The review, the most comprehensive for 20 years, is likely to be compared to the controversial changes proposed for the police force in the Sheehy report.

Ministers confirmed that it could lead to some grades being abolished and others being given higher pay for higher qualifications.

Jeremy Hanley, the Minister for the Armed Forces, confirmed in a written answer in the Commons that a major independent review of service career and manpower structures, including terms and conditions of service, was being planned.

He said it would 'ensure that we have arrangements which are appropriate to the early part of the 21st century'.

The Government is planning a review team comprising an independent chairman and three or four independent members. The study will last about a year and the names will be revealed shortly.

The review is part of the cost-saving 'Front Line First' scrutiny. It will be separate from the annual review of pay by the Armed Forces Pay Review Body, which Mr Hanley said would make recommendations in its normal way for the pay round next January.

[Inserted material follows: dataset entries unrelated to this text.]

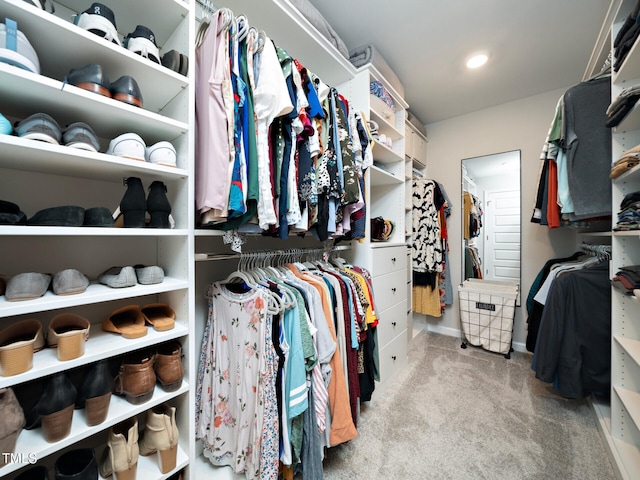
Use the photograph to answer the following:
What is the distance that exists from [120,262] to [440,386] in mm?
2177

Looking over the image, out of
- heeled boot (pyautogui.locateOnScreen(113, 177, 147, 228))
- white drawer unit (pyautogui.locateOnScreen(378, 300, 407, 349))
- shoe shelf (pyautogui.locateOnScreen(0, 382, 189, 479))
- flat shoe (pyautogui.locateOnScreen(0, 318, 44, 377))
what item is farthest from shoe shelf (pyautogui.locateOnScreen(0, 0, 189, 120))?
white drawer unit (pyautogui.locateOnScreen(378, 300, 407, 349))

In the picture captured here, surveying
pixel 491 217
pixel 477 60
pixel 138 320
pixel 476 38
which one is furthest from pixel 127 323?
pixel 491 217

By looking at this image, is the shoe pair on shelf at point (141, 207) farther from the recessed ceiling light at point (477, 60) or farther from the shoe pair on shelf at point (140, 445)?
the recessed ceiling light at point (477, 60)

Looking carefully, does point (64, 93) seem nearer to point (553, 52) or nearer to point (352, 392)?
point (352, 392)

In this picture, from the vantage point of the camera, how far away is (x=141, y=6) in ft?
2.88

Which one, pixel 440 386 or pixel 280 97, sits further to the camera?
pixel 440 386

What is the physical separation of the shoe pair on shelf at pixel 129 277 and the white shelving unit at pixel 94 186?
0.10 ft

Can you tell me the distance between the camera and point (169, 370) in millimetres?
850

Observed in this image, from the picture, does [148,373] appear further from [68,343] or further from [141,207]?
[141,207]

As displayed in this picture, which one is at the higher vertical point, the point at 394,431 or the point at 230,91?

The review team will be given carte blanche to report back on the structure of the pay grades. Ministers are already preparing to merge the posts of chaplain for the three services, and more streamlining of roles is expected.

But ministers also expect the team to look at detailed changes to allowances for the armed forces. These include removal costs, and additional payments for flying, the cost of living in London, extra pay for serving in Northern Ireland and separation allowances - paid to married personnel to compensate them for the stress of separation.

The Government was forced to back down over recommendations of performance-related pay and fixed-term contracts for the lower ranks in the police under the Sheehy report. The armed services already have short-term contracts and there could be a row if ministers seek to impose performance-related pay on its fighting arm, although the system has been introduced for civilian staff.

Senior officers in the armed forces were awarded increases of 2.75 per cent from April but the Cabinet refused to implement the pay rises of up to 4.4 per cent recommended by the pay review for the lower ranks in the armed forces.

It was the only one of the five pay review body reports not to be implemented in full. The Cabinet decided that this could not be afforded and agreed to pay an increase of 3.6 per cent in two stages.